### TEXTAUSZUG ###

Sassnitz

Tagesspiegel:

In einem Brief, datiert auf den 5. August 2020, sprechen drei US-Senatoren als Mit­glieder des Auswärtigen Ausschusses eine unmissverständliche Warnung aus. Sollte es die Sassnitz Fährhafen GmbH weiterhin erlauben, dass Schiffe für das Nord-Stream-2-Projekt von ihr ausgerüstet und zum Weiter­arbeiten befähigt würden, habe sie Sanktionen mit „fatalen Folgen“ zu befürchten. Der Hafen, seine Mitarbeiter sowie sämtliche Anteilseigner würden wirtschaftlich von den USA abgeschnitten.

Das würde, so die Senatoren weiter, auf die unmittelbare ökonomische Vernichtung hinauslaufen. Sie schließen ihre namentlich an den Geschäftsführer der GmbH und dessen Justiziar adressierte „formal legal notice“ mit dem Hinweis, dass die beiden Herren auf „Aktionärsklagen in Milliarden­höhe für die Verletzung ihrer Treu­händer­pflicht“ gefasst sein müssten.

Aktionärsklagen? Bei einem kommunalen Unternehmen?

Sassnitz hat das Privileg von zwei Häfen, beide gehören der Stadt, was den 53 Jahre alten, großgewachsenen Mann mit kurzen Haaren und einer modischen Brille automatisch im Aufsichtsrat der Betreiber­gesellschaft Fährhafen GmbH sitzen lässt. Kracht vertritt 90 Prozent der Gesell­schafter­anteile am Fährhafen. Zehn Prozent hält das Land Mecklenburg-Vorpommern.

### EINTRÄGE ###

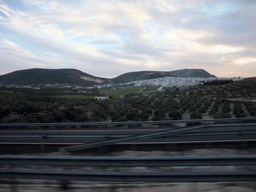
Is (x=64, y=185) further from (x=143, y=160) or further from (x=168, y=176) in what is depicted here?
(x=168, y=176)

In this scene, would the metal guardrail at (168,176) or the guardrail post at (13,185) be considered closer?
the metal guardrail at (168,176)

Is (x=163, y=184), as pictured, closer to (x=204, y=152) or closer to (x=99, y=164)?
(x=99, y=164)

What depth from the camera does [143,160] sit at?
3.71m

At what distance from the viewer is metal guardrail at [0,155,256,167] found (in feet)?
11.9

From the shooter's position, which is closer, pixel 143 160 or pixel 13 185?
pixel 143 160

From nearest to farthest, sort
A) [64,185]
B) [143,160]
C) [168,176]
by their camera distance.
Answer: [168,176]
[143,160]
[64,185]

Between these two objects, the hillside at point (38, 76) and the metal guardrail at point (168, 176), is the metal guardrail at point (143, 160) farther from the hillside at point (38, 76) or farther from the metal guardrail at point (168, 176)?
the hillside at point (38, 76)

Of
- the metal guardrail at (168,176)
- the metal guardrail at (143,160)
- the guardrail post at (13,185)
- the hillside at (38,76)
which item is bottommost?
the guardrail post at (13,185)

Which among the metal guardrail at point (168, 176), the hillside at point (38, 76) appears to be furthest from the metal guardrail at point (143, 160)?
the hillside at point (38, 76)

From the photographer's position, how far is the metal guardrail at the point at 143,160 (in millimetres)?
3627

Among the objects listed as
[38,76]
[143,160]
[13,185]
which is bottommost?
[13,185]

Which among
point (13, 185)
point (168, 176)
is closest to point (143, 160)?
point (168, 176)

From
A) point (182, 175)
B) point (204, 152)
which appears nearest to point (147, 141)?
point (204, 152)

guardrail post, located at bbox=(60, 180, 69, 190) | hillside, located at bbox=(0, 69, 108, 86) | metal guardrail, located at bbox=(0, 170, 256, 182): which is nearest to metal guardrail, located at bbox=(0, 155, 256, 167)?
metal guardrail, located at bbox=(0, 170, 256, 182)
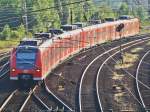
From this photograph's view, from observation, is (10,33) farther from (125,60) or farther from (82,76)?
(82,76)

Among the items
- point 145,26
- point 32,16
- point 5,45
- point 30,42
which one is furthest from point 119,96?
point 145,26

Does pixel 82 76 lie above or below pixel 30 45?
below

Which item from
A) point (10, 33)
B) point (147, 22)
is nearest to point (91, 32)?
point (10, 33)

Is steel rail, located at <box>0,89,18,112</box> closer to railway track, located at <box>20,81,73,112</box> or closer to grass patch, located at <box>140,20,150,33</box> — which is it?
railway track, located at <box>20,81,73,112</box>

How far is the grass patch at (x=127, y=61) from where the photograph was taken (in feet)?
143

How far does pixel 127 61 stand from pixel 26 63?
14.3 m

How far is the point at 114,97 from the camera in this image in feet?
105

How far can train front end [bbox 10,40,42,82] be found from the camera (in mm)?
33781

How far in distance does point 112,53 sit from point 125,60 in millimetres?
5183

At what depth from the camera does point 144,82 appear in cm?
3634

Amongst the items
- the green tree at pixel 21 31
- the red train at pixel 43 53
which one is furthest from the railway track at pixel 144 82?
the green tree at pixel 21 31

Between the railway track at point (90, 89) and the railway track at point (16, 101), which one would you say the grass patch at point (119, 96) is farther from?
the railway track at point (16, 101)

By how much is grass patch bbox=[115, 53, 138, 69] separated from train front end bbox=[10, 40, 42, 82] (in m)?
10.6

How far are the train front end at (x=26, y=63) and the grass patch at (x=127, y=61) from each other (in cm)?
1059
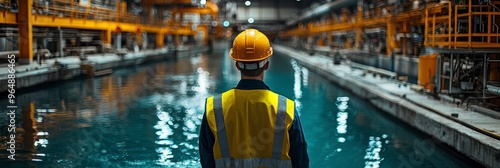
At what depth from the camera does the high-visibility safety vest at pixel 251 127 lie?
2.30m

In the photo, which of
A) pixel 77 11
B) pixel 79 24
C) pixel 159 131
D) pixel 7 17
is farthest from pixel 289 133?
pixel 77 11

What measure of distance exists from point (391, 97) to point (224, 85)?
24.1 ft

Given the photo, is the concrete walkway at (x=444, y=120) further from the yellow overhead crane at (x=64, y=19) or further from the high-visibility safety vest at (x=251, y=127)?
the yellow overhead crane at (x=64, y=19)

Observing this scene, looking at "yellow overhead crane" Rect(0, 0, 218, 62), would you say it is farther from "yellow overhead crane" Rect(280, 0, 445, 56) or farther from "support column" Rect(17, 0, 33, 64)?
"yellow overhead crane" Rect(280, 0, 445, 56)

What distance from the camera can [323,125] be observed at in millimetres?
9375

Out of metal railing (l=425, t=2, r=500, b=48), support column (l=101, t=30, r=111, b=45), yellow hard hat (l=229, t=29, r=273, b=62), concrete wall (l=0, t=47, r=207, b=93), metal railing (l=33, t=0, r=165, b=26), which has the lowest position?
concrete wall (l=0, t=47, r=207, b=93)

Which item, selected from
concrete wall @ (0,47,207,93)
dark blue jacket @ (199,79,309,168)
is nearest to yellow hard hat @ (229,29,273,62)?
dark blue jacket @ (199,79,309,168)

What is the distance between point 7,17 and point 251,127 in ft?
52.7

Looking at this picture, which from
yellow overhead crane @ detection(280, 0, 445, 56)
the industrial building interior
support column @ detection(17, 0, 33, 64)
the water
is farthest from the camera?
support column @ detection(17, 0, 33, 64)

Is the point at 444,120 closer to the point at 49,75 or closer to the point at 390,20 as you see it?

###

◆ AUFGABE: Setze den Text über den Sassnitzer Fährhafen und die Sanktionsdrohung der US-Senatoren nach seinem letzten Satz fort. Das Material wird für die Bearbeitung nicht gebraucht.

◆ LÖSUNG:
Ob ihm da nicht mulmig werde? Der kleine Bürgermeister allein gegen eine Supermacht?

Für Bürgermeister Frank Kracht stellt die Pipeline nur ein Projektgeschäft dar. Foto: Kai Müller

Da strafft sich Krachts wuchtiger Körper. Es gebe in Deutschland immer noch „das Prinzip der kommunalen Selbstverwaltung“, sagt er. „Wir lassen uns von niemandem vorschreiben, welche Schiffe wir in unserem Hafen anlegen lassen.“

Handelt es sich also um eine „wirtschaftliche Kriegserklärung“, wie der Grünen-Politiker Jürgen Trittin meint?

Nach Erhalt des Briefs der Senatoren wandte sich Kracht nach Berlin, an die diplomatischen Profis. Man möge ihm erklären, „ist das ernstzunehmen?“ Was solle er den Bürgern sagen? Er fragt sich: „Was macht das mit uns in Sassnitz, wenn einer in den USA die Stimme erhebt und sagt, ‚Ich mache euch kaputt‘?“

An seiner Stelle, so hat man ihm seitens der Landesregierung bedeutet, solle er derzeit von Reisen in die USA absehen. Okay. Hatte er auch nicht vor.

Vielen Europäern sei nicht bewusst, „was auf sie zukommt“, sagt Sascha Lohmann von der Stiftung Wissenschaft und Politik, der dort intensiv zu Sanktionen in der US-Außen­politik forscht und berät. Wenn das Auftreten dreier US-Senatoren aus deutscher Sicht auch befremdlich wirken mag, so berechtige sie die amerikanische Verfassung dazu, sagt der Politikwissenschaftler.

Der Kongress habe die alleinige Kompetenz in Fragen des Außen­wirt­schafts­verkehrs, deshalb begreife sich jeder der 100 Senatoren als eigener Außenminister. Die Blockade gegenüber Nord Stream 2 ging denn auch auf die Initiative des Kongresses zurück. Die Trump-Administration hat sie bislang eher widerwillig umgesetzt.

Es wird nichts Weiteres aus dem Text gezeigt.